Я взял жестяное ведро и вышел на двор. Господи, ну и стужа! Как сейчас помню. Я забыл надеть перчатки, и пальцы чуть не примерзли к ручке ведра. Изо рта у меня вырывалось облако пара, словно в очаг положили сырое полено. Когда я добрался до хлева, мои пальцы совсем посинели.
Вхожу я в стойло и говорю: „Заткнись ты, сука-корова!“ (На самом деле мне сейчас трудно вспомнить, и, может быть, выражение звучало так: „Заткнись ты, корова-сука“, я ведь тогда был совсем мальчишкой, и мне нравилось сквернословить, когда отца не было поблизости.) Ну вот, сажусь я на табуретку, хватаю ее за соски, и на тебе — у коровы нет молока. Встал я с табуретки, да как стукну ее кулаком по заду, да как заору: „Чего же ты мычишь, дура-корова?“ Закричал я так, а потом обернулся. Сам не знаю почему, но, как бы то ни было, я обернулся.
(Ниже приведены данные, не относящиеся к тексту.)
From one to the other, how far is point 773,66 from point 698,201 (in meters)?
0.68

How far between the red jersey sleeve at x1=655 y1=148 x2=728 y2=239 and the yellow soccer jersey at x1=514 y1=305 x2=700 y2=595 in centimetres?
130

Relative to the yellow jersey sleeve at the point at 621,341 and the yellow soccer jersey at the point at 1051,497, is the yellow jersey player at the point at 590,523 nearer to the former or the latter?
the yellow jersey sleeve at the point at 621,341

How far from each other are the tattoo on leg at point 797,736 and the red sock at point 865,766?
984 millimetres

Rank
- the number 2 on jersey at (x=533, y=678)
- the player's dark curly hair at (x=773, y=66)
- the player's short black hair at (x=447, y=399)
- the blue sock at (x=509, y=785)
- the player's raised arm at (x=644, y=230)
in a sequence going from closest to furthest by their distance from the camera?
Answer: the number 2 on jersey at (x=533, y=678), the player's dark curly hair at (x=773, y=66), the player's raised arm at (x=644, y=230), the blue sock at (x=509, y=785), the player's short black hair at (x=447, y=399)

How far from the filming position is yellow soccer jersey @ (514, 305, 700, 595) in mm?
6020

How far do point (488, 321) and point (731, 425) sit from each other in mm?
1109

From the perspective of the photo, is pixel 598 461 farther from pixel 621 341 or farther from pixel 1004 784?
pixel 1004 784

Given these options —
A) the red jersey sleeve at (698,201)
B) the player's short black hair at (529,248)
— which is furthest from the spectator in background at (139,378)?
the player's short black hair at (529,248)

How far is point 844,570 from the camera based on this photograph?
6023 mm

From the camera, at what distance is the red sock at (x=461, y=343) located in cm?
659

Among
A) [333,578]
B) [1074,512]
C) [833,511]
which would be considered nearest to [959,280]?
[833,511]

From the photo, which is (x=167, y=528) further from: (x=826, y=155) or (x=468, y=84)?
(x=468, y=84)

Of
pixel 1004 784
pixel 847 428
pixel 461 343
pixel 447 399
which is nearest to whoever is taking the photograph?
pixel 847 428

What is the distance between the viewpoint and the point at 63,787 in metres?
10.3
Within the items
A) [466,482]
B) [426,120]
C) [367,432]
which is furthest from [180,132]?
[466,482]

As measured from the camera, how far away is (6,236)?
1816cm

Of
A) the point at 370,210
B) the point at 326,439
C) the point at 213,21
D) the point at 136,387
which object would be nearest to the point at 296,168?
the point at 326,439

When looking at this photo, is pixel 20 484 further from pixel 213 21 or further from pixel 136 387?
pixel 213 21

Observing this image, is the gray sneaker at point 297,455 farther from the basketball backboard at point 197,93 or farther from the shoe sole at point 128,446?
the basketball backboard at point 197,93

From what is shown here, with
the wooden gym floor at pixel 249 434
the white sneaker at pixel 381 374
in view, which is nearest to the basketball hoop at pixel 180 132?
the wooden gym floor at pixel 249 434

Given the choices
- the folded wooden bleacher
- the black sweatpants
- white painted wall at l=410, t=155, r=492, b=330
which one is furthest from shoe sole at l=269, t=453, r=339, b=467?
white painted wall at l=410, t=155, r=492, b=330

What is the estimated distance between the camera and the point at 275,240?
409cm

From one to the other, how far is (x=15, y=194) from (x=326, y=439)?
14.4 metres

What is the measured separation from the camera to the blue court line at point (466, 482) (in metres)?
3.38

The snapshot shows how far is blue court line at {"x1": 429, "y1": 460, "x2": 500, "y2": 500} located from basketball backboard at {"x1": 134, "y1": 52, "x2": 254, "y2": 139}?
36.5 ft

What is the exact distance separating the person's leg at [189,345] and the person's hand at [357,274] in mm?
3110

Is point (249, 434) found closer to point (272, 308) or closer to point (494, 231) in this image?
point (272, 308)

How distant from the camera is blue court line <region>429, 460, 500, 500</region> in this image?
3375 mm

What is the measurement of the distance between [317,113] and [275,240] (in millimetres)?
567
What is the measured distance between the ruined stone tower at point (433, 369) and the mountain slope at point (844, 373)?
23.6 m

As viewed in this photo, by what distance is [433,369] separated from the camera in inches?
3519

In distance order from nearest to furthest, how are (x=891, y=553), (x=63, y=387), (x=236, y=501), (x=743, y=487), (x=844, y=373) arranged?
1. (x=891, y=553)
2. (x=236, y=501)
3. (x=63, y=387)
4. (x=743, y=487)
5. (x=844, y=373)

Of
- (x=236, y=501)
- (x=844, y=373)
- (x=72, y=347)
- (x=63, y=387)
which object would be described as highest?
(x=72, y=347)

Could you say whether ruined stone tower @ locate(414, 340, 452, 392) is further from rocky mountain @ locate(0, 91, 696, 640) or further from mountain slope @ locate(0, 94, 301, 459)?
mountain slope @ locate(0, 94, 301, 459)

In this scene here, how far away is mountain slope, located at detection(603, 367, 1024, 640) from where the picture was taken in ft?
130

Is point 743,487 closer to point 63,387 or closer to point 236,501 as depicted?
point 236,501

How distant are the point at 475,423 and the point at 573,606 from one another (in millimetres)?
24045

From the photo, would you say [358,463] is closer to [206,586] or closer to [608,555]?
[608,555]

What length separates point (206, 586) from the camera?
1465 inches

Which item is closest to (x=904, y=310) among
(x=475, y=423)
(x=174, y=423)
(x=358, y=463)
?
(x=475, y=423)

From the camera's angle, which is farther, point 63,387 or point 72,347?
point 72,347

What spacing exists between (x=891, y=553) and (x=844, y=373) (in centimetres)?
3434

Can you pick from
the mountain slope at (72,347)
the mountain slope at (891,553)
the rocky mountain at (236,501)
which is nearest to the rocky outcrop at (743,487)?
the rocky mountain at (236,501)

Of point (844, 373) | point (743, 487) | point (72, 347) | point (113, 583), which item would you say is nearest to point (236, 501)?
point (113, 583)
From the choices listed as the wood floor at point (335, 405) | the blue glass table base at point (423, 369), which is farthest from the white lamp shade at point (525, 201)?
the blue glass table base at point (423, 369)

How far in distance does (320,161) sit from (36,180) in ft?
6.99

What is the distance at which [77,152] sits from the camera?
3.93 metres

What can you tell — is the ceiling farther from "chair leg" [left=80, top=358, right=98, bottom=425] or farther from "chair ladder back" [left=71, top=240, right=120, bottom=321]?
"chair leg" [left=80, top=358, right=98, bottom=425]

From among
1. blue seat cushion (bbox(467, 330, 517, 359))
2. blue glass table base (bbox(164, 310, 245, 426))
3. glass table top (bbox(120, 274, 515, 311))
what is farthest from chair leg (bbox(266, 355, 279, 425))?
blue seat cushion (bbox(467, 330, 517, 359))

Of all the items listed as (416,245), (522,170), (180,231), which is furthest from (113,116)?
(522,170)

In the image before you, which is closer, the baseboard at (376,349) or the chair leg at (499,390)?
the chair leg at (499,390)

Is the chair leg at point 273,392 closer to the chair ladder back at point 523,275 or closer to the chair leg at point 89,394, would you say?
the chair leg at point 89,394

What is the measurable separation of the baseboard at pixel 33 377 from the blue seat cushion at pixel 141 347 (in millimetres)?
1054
Человек стоял прямо за моей спиной — вытянувшись в струнку, он молчал как рыба и смотрел на меня широко раскрытыми совиными глазищами. Между нами громоздились охапки соломы, из-за которых виднелась только верхняя часть его тела. Кожа у него была совсем как у жирафа. По правде говоря, шкура у жирафов и у коров очень похожая. Я хочу сказать, светлая с черными пятнами. И пятна эти такие большие, что иногда трудно сказать, то ли это черные пятна на светлом фоне, то ли светлый рисунок на черном. Но это сейчас не имеет значения. Однако я вовсе не случайно сказал, что кожа незваного гостя была как у жирафа, а не как у коровы, — на то есть две весьма важные причины. Во-первых, как раз тогда я собирал наклейки в альбом „Фауна Африки“, а во-вторых, лоб незнакомца украшали рожки, точь-в-точь как у жирафа.